The starting point for the work was an HTS screen for novel c-Met inhibitors, which resulted in an attractive hit [1]. The X-ray structure of the hit revealed the hydrogen bonding pattern and a bended conformation which formed a basis for a structural based drug design.

The goal of the early hit optimization project was to improve the c-Met activity, synthetic access and removal of PDE activity.

Retrospective Spark analysis

At the time of the project we did not have a Spark license, therefore this analysis was carried out retrospectively. We were interested to know whether Spark would be able to discover additional known c-Met actives.

Spark was used to search for replacements for thiadiazinone activity. A Spark search has been performed and the top ranked hits have been inspected visually. It identified known bioisosteres in the top ranks. For example it found triazolopyridazine moieties from known clinical c-Met inhibitors. In addition, Spark also found thiadiazone alternatives such as pyridizanones which was found at that time in the project.

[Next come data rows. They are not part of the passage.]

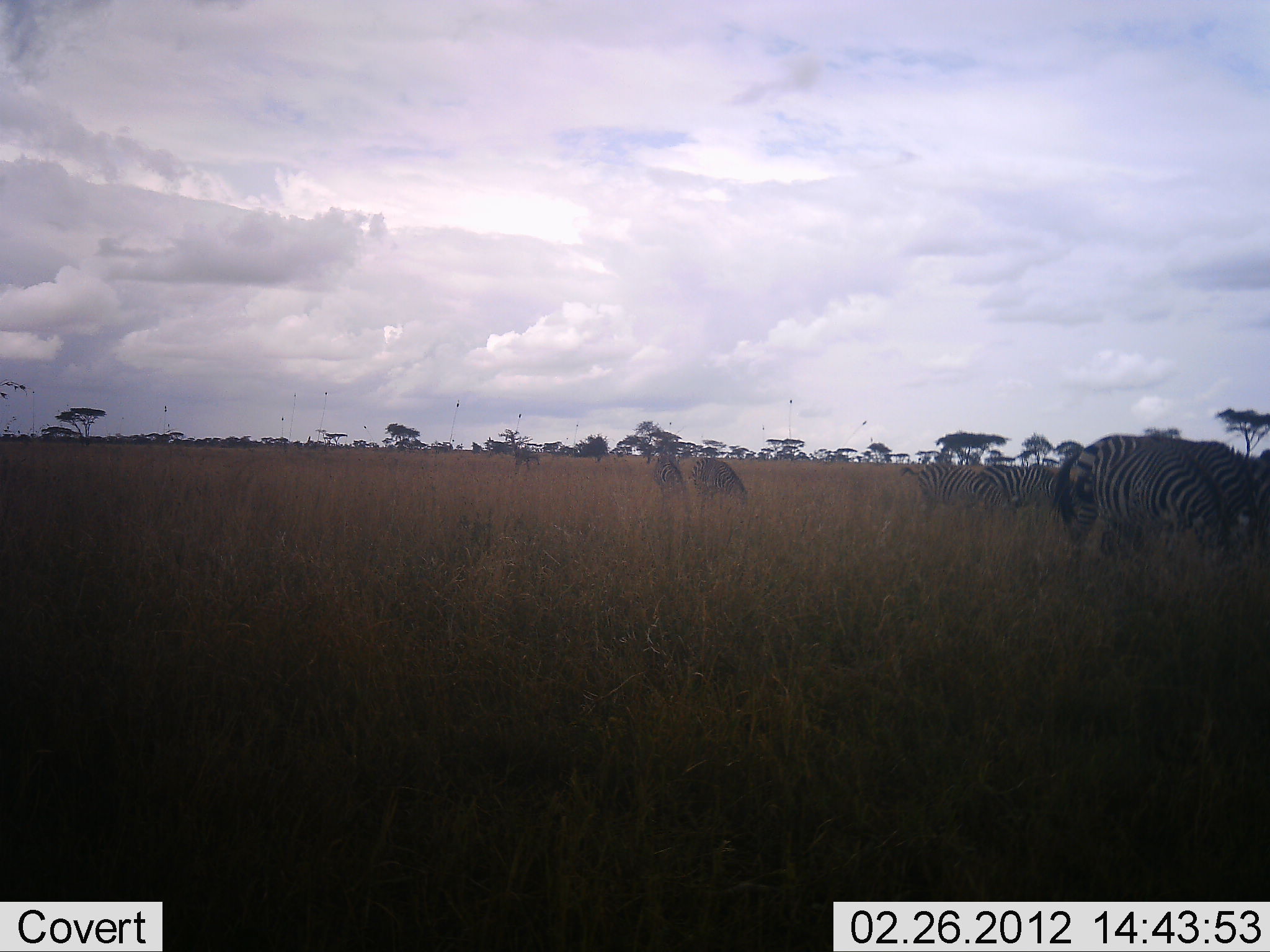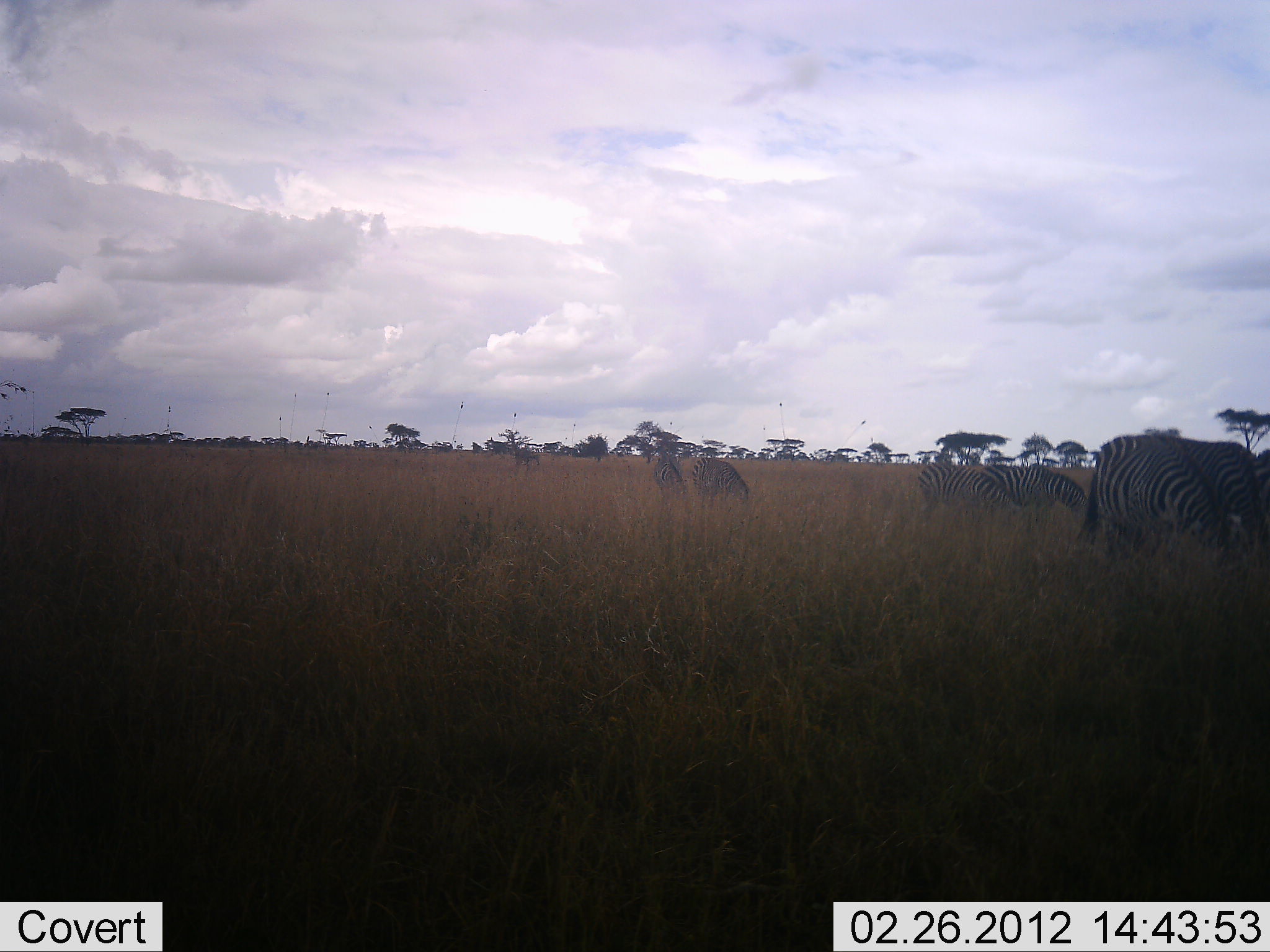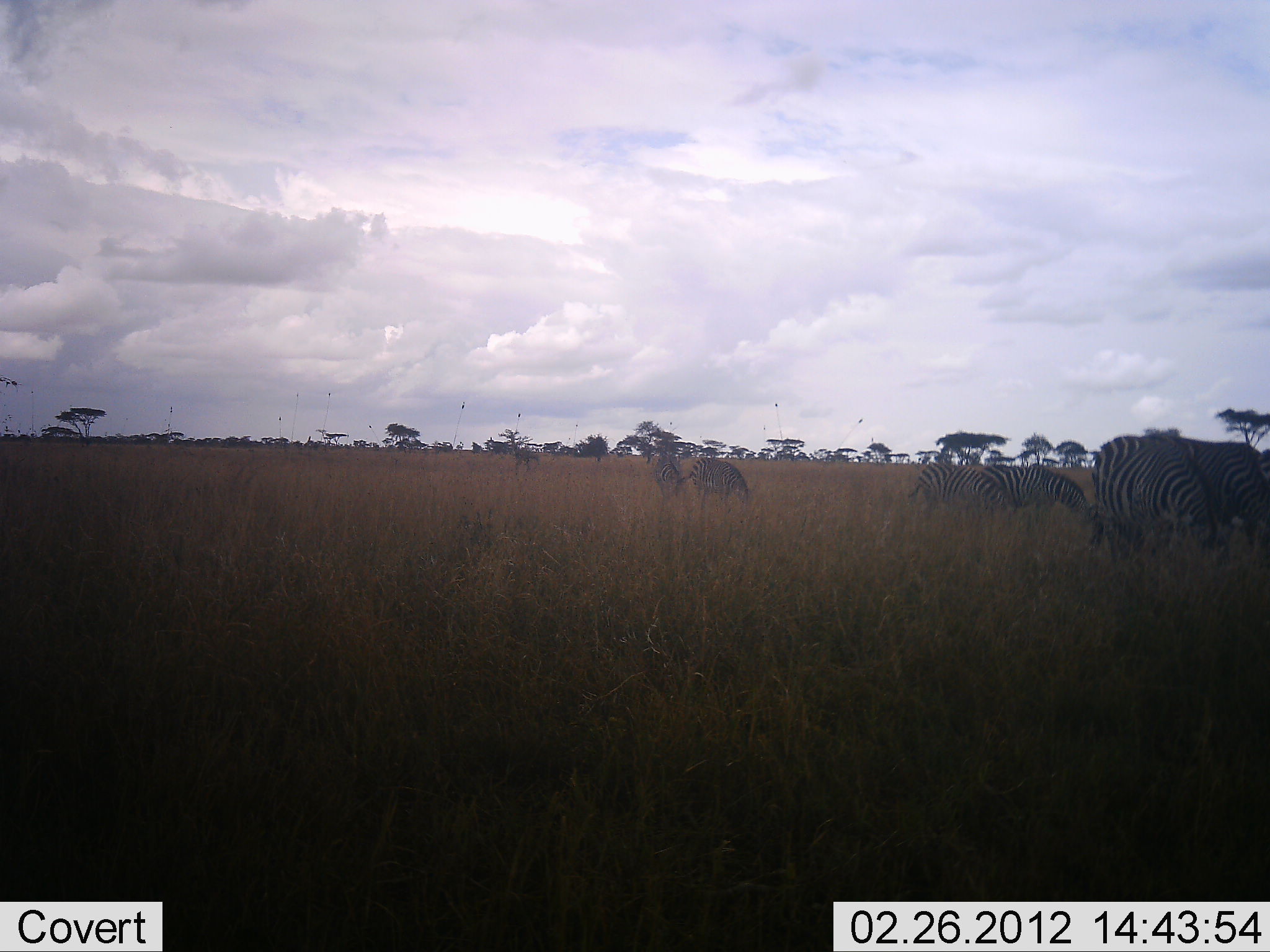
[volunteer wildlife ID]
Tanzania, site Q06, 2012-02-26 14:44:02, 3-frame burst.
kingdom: Animalia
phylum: Chordata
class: Mammalia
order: Perissodactyla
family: Equidae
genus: Equus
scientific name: Equus quagga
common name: plains zebra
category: zebra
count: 6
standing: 32%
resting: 0%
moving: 6%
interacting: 0%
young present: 3%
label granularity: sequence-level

In general, when we use Spark to perform scaffold-hopping analysis we found it to be very fast and very intuitive to use. It identified good alternatives for our inhibitors.

What can we learn from the structure information?

We used a docking program to predict successful binding modes. This returned useful information, but the scoring needed to be improved.

Another thing we were able to learn from the structural information beyond visual analysis of X-ray structures was the estimation of water contributions to binding. Retrospectively, we used a Watermap of the HTS hit to rationalize important hinge and ribose pocket interactions.

Discovery and optimization of Tepotinib

Further optimization efforts comprised the screening for solvent-exposed residues resulting in the methylpiperidine group with good potency and pharmacokinetic properties. Pyrimidine was found to be the best hinge replacement. We were pleased to find that the binding mode was confirmed. We found that Tepotinib is an exquisitely selective c-Met kinase inhibitor with long lasting cellular c-Met inhibition.

Conclusions

The X-ray structures provide valuable information for the optimization of kinase hits.

We found that it can be challenging to use structure-based drug design (SBDD) for selectivity optimization, but that the binding mode prediction usually works well. Consideration of water contributions to binding can provide more insight than structural X-ray analysis alone.

Spark is a valuable tool to generate scaffold hopping ideas which can be rapidly communicated to the medicinal chemist

A combination of ligand-based and structure-based approaches have been successfully applied to various kinase projects.

Reference

The structure of Tepotinib and some of the development work is published in the paper: Dorsch D. et al, Bioorg Med Chem Lett 6094 (2015).